The index of leading indicators and past unemployment can be used to predict future unemployment due to trends. The regression analysis, which was conducted on these data sets, supports this. No transformations other than lagging were performed on the data.

 

Part 3. Economic Theory:

Forecasting By Past Trend

 

Lagged monthly unemployment rates are used to project future unemployment in South Carolina for the years 2000 and 2001. The index of leading indicators was lagged to project the same thing. This yields the forecasting equation, which can be used to predict unemployment two years into the future.

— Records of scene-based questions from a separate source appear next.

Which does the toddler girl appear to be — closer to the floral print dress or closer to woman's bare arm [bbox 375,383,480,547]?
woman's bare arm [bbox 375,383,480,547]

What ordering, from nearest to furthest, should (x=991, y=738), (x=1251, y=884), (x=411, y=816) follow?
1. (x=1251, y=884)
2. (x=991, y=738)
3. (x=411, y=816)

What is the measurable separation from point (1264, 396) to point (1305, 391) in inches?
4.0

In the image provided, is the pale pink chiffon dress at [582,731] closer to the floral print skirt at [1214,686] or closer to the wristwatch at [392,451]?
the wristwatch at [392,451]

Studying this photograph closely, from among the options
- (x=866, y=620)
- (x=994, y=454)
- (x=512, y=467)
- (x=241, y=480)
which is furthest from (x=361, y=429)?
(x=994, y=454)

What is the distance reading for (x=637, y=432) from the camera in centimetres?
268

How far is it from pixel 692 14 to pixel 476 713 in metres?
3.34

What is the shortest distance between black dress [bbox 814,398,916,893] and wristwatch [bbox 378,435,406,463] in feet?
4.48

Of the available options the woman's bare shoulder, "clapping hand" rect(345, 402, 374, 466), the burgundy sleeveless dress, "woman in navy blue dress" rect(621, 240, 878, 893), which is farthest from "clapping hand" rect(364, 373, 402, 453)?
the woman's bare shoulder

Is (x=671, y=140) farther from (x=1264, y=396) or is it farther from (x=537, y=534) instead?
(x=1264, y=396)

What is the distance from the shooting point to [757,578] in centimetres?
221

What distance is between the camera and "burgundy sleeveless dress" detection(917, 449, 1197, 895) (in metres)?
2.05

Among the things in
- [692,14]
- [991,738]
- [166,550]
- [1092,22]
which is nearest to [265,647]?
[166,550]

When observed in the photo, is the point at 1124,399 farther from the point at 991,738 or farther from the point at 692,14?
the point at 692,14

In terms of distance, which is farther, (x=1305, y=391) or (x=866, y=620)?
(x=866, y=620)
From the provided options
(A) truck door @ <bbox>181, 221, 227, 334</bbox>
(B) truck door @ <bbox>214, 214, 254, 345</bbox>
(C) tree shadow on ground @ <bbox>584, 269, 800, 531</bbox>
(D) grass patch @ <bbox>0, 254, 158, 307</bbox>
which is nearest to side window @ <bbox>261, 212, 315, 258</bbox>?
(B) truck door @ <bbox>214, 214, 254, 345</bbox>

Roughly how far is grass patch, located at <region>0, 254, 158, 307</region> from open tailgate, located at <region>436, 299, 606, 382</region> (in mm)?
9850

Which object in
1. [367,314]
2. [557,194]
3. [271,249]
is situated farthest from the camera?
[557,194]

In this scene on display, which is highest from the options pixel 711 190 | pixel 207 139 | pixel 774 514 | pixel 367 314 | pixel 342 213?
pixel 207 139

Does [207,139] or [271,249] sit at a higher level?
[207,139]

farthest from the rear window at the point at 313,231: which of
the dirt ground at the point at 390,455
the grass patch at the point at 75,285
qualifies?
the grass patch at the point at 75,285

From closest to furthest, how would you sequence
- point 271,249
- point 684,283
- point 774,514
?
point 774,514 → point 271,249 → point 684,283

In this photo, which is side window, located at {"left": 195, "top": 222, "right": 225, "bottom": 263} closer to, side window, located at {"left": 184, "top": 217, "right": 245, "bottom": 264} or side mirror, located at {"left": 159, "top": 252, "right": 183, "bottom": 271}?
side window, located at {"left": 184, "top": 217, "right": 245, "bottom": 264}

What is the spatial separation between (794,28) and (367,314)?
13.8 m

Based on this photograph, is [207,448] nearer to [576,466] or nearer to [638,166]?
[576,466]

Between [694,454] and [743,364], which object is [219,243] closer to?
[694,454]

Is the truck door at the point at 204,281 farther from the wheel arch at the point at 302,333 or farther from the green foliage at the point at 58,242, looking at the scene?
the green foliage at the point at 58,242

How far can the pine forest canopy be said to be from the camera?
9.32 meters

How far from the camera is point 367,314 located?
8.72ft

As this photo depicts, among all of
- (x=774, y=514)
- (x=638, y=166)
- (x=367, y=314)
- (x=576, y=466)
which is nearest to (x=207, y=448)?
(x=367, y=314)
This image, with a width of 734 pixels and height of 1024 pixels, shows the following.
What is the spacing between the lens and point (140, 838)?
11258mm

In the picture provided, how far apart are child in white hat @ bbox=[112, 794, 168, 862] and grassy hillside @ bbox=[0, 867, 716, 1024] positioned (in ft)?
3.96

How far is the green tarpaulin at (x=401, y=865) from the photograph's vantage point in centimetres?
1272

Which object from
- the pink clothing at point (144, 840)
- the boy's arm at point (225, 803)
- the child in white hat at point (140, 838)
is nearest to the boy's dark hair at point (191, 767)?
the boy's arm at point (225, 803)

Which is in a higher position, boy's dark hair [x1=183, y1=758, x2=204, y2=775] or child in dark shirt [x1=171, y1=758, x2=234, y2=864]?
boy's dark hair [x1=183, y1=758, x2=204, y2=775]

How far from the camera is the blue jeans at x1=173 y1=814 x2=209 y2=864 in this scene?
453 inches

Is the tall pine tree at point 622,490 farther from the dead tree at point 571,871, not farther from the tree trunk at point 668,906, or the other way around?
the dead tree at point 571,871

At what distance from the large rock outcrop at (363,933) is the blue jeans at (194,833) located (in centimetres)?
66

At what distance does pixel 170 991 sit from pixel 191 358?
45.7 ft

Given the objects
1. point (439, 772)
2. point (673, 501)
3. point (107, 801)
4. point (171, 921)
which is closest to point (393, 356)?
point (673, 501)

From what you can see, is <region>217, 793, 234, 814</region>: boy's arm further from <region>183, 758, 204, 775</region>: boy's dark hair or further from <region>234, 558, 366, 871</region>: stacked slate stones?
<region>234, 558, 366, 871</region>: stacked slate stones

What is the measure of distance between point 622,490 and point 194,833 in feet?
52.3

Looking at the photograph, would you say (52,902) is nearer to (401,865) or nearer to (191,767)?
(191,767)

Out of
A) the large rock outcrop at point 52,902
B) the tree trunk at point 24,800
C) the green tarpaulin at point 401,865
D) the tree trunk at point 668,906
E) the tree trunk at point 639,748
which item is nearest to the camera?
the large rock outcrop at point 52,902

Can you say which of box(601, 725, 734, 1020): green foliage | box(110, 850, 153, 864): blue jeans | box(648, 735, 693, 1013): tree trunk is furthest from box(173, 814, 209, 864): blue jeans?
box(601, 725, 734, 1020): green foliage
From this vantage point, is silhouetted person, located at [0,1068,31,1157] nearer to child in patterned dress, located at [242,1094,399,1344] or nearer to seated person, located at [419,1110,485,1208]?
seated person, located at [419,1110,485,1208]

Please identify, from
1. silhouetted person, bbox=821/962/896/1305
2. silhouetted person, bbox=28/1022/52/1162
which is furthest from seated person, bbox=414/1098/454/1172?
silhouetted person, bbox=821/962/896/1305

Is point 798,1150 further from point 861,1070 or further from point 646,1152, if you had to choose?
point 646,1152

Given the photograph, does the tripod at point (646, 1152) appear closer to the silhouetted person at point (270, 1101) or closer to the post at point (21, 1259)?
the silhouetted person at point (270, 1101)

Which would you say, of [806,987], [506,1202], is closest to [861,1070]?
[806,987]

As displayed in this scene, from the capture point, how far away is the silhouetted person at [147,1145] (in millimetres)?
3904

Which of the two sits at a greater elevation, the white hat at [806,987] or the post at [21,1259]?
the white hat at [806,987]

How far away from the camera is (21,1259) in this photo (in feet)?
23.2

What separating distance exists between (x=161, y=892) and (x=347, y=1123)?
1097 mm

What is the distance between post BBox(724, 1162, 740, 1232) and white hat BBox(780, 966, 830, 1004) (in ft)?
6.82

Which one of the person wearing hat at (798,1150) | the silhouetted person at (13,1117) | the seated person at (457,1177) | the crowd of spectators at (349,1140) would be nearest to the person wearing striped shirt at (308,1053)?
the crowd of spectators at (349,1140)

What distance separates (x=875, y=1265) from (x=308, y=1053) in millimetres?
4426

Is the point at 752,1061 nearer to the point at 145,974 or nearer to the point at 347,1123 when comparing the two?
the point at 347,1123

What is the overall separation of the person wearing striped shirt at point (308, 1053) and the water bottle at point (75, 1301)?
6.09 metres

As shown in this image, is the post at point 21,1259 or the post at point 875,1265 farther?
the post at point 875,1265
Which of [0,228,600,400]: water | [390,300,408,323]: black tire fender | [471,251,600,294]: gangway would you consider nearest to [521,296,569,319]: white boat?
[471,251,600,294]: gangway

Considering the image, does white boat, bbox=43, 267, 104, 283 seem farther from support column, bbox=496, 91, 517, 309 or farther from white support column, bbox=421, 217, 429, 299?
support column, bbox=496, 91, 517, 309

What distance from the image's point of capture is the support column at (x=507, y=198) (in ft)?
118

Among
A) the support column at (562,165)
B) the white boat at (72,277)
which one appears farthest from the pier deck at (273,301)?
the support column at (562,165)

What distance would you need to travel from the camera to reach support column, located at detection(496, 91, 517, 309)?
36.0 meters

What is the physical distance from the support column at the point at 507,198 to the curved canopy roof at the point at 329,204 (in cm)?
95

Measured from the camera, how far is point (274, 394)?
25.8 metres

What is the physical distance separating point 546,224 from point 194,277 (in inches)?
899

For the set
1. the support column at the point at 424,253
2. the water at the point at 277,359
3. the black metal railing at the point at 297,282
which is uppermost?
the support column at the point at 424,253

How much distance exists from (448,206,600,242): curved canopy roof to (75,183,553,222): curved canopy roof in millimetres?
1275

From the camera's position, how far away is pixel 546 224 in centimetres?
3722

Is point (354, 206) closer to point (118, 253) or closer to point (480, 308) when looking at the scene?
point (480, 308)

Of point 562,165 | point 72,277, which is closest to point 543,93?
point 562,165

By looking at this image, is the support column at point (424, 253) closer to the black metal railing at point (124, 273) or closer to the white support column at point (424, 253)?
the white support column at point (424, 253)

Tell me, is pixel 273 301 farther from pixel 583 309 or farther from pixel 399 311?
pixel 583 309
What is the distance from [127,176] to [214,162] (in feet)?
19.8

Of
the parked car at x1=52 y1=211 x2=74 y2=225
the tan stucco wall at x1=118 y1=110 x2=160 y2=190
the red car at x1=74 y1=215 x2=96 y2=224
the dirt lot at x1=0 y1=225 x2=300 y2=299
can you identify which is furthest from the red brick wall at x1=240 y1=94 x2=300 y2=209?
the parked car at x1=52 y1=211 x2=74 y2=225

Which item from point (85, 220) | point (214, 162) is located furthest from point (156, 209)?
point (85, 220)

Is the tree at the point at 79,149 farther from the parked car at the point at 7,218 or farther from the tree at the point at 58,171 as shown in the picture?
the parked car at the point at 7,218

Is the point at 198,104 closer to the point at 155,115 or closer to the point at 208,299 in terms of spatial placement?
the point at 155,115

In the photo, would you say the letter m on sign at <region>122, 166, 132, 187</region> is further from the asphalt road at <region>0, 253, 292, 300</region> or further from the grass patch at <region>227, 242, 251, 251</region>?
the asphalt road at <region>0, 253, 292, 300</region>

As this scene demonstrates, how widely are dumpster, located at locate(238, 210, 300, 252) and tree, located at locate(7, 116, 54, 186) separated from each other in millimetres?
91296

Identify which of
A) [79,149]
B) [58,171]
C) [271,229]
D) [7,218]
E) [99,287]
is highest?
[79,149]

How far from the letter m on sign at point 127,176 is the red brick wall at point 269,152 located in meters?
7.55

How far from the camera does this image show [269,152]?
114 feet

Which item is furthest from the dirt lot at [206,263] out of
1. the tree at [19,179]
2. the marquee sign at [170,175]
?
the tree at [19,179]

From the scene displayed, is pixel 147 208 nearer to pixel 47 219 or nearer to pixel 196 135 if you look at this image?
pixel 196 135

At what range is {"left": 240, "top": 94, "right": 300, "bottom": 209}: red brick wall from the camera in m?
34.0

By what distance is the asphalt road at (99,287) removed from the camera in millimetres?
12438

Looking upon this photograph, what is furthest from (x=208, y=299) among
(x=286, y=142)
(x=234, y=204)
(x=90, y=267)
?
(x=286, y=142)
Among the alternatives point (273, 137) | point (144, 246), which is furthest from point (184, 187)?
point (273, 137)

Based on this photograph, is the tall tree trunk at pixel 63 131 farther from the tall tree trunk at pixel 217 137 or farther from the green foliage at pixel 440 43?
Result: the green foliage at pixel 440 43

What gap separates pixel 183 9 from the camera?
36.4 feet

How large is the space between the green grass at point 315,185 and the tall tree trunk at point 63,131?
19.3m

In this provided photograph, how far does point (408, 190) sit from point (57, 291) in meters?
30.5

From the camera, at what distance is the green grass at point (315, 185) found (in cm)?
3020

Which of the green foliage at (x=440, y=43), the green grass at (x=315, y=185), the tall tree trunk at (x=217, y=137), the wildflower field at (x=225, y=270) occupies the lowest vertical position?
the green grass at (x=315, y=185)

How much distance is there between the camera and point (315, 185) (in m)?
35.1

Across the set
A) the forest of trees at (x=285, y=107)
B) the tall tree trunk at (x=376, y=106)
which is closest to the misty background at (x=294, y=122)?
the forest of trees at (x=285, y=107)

This forecast assumes unemployment is a function of lagged unemployment and lagged indexes.   

 

ut = f(ut-2, indt-2)

 

Part 4. Empirical Results:  Forecast of South Carolina Unemployment Rates for 2000-2001

 

The unemployment forecasting equation was estimated using 1980-1999 monthly data. The simple regression method was used to find the following results.

 

Table 1

Regression Estimate of Unemployment Rate Forecasting Equation:

Explanatory Variable

Estimated Coefficient

T-statistic

Intercept

49.42287318

17.02725632

X Variable 1

-0.227840758

-3.72961877

X Variable 2

-0.426599491

-16.01697062

 

In addition, from 216 observations, R square turned out to be 0.63, which is pretty good. Also, the adjusted R square came out to 0.626. This indicates that approximately 63 percent of the variation in unemployment can be explained by the explanatory variables.

 

The following table reports the forecast of unemployment rates in South Carolina for all months of the years 2000 and 2001:

 

Table 2

Forecast of SC Unemployment

 

Year                                               Month                                        Forecast

2000

Month 1

3.758262

2000

Month 2

3.655974

2000

Month 3

3.77571

2000

Month 4

3.752926

2000

Month 5

3.684574

2000

Month 6

3.610406

2000

Month 7

3.303062

2000

Month 8

3.416982

2000

Month 9

3.485334

2000

Month 10

3.397106

2000

Month 11

3.297726

2000

Month 12

3.257974

2001

Month 1

2.885186

2001

Month 2

2.731514

2001

Month 3

2.939478

2001

Month 4

2.913786

2001

Month 5

2.740238

2001

Month 6

2.498338

2001

Month 7

2.393142

2001

Month 8

2.43871

2001

Month 9

2.413018

2001

Month 10

2.32479

2001

Month 11

2.242378

2001

Month 12

2.162874

 

This forecast is favorable and it accordingly reflects the booming economy.

 

Part 5: Forecasting Implications:  A Continuing Decrease in Unemployment

 

South Carolina has one of the higher unemployment rates of the states. However, this hopeful forcast predicts that the unemployment level will continue its current trend of decreasing. Current markets for employment should become increasingly stronger and people looking for employment should have less trouble finding it. 

 

In theory, when the unemployment level decreases, the government pays less unemployment benefits. Therefore, the government, the Fed and most firms would tend to want to continue to influence unemployment rates to stay low.  The government should not participate in any activities that would raise it back up again.

 

Part 6. Policy Conclusions

 

It is expected that the unemployment rates in South Carolina will continue their current trend and fall into the year 2002. In December of 1999, the unemployment rate was 3.9 percent. The projections gathered estimate that this rate will fall about ¾ percent per year to 2.16 percent by December of 2001.